Mandi, a white female, grew up in a lower SES environment and realized she experienced privilege based on her skin color. Being married to a Puerto Rican male, she describes some of her first hurtful personal experiences of oppression occurring around society’s reactions to her being in an interracial relationship and having multi-ethnic children. “It’s much easier to accept oppression when you think the only people being affected by it are adults, because we have this impression of adults as being responsible for themselves. So if my husband faces oppression, I know that it’s a 35-year-old man who, in theory at least, can combat that on his own. But becoming a parent really changed all of that, because now the recipients of, and the enactors of oppression, are kids. And they’re vulnerable.”
Mandi’s reflections and what she’s up to now:
“I am incredibly proud to have been in this film. When I was first invited to interview – and indeed, throughout the interviews! – I didn’t fully understand what the film was about. I was only told that I should share my story, which felt about the same as someone instructing me just to hang out while they recorded it. No script, no expectations. I was confused, I wanted directions, I wanted to be told what to do and I wanted to do it right. But since there was not a ‘right’ answer, I was forced to answer honestly and sometimes painfully, directly from the heart. After those interviews, I was bone-tired. Exhausted. And when the film was completed, I finally understood what it was all about. My story is both the same and different from everyone else’s story. I had to go through the confusion and the anxiety and the exhaustion before I could clearly see. And that is precisely what standing up against oppression feels like for me – confusing, awkward, anxiety inducing, and ultimately full of connection and clarity.

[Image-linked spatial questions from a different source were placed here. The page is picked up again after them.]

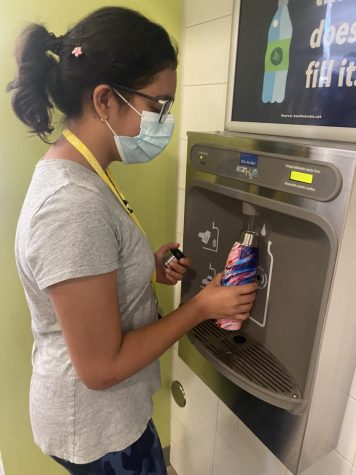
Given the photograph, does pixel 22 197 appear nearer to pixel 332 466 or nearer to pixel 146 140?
pixel 146 140

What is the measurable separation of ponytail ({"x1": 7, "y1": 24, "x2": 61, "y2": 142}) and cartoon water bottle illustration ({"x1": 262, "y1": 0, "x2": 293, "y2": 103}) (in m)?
0.45

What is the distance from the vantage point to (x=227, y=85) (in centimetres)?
103

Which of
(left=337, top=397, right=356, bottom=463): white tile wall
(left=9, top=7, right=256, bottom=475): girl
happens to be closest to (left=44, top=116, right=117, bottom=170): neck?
(left=9, top=7, right=256, bottom=475): girl

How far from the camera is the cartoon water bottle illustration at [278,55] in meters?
0.80

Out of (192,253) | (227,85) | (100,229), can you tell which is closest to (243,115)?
(227,85)

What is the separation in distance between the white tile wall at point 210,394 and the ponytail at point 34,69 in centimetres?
49

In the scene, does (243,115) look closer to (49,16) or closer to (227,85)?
(227,85)

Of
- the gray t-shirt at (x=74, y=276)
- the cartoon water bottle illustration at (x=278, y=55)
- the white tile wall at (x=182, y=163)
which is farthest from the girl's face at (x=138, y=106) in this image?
the white tile wall at (x=182, y=163)

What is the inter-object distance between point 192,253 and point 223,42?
1.89 ft

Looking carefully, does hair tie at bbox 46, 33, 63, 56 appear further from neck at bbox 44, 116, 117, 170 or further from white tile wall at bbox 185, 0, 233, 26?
white tile wall at bbox 185, 0, 233, 26

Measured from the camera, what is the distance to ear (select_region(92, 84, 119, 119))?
2.23ft

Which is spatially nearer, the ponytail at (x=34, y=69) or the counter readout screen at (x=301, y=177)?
the counter readout screen at (x=301, y=177)

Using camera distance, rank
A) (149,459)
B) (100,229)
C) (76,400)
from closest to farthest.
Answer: (100,229), (76,400), (149,459)

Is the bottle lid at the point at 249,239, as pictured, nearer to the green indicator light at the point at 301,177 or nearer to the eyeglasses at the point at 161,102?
the green indicator light at the point at 301,177
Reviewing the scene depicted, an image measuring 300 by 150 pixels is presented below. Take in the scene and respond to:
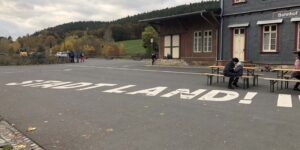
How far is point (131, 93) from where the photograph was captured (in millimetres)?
13500

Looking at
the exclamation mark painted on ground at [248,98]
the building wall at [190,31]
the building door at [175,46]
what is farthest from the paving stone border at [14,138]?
the building door at [175,46]

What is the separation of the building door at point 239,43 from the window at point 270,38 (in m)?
1.92

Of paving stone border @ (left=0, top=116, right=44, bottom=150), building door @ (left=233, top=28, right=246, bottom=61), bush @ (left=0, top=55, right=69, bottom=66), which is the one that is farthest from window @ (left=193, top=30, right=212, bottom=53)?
paving stone border @ (left=0, top=116, right=44, bottom=150)

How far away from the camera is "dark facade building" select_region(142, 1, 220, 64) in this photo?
30.4m

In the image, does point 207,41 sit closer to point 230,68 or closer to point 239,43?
point 239,43

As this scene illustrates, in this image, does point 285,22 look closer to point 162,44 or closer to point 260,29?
point 260,29

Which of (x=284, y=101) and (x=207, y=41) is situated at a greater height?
(x=207, y=41)

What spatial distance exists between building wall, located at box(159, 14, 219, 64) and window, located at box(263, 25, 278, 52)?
4.94 m

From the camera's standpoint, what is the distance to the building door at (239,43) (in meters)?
27.8

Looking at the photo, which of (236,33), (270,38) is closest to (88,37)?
(236,33)

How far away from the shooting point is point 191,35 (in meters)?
32.7

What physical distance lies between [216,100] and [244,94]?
6.35 feet

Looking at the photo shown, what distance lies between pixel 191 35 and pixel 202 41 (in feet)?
4.59

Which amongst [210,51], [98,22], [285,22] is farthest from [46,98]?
[98,22]
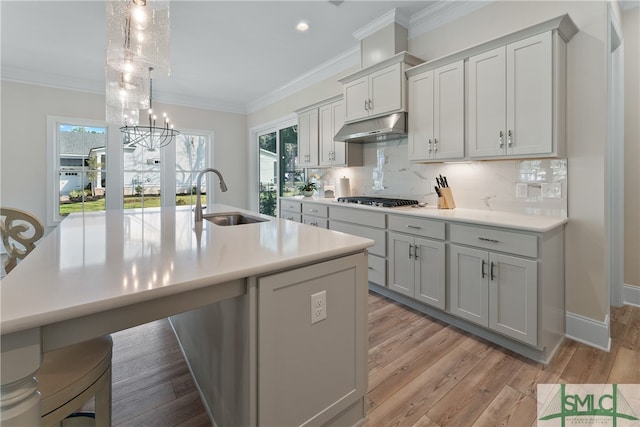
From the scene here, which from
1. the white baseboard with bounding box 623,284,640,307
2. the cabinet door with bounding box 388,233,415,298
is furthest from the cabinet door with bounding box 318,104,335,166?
the white baseboard with bounding box 623,284,640,307

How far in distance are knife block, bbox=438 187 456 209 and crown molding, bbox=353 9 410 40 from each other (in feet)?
6.08

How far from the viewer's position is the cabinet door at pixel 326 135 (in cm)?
412

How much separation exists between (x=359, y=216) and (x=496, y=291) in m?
1.48

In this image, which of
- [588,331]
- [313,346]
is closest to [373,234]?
[588,331]

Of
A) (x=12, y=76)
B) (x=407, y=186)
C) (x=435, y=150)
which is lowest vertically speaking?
(x=407, y=186)

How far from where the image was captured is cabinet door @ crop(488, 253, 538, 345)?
202 centimetres

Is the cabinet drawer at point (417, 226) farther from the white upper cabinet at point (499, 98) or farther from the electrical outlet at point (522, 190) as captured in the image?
the electrical outlet at point (522, 190)

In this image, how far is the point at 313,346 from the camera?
4.41 ft

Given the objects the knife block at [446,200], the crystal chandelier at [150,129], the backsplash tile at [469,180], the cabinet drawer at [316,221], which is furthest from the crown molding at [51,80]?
the knife block at [446,200]

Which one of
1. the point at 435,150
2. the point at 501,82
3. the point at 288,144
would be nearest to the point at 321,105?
the point at 288,144

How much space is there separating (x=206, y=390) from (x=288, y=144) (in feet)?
14.7

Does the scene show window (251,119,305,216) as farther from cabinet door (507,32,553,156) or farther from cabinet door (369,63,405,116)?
cabinet door (507,32,553,156)

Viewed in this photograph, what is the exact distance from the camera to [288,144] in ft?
18.2

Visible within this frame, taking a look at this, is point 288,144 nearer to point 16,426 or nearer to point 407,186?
point 407,186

Since the film, I have opened a private therapy practice working exclusively with children and adolescents. I love working with this age group, because there is so much desire to grow and become, and so much energy to do so. I have developed something of a specialty working with gender non-conforming children, and speak on the subject with professional and parent groups. My family is thriving. My daughters are in fully bilingual Spanish-English classrooms at their school, and are embracing their heritage. My husband and I will celebrate 15 years together this summer [2015], and he continues to be my greatest love and support. Being a part of this project feels like the creation of an important piece of the legacy I hope to leave for my beautiful family and for our community.”
One response to “Mandi”
Mandi’s love and support of her children made a strong impression on how I experience my own identity. She cares so much about the people in her life and it is clear that she comes from a place of love. Her actions inspire me to advocate for myself and others. More importantly, she inspires me to do it in a loving way with a perspective of why it is important.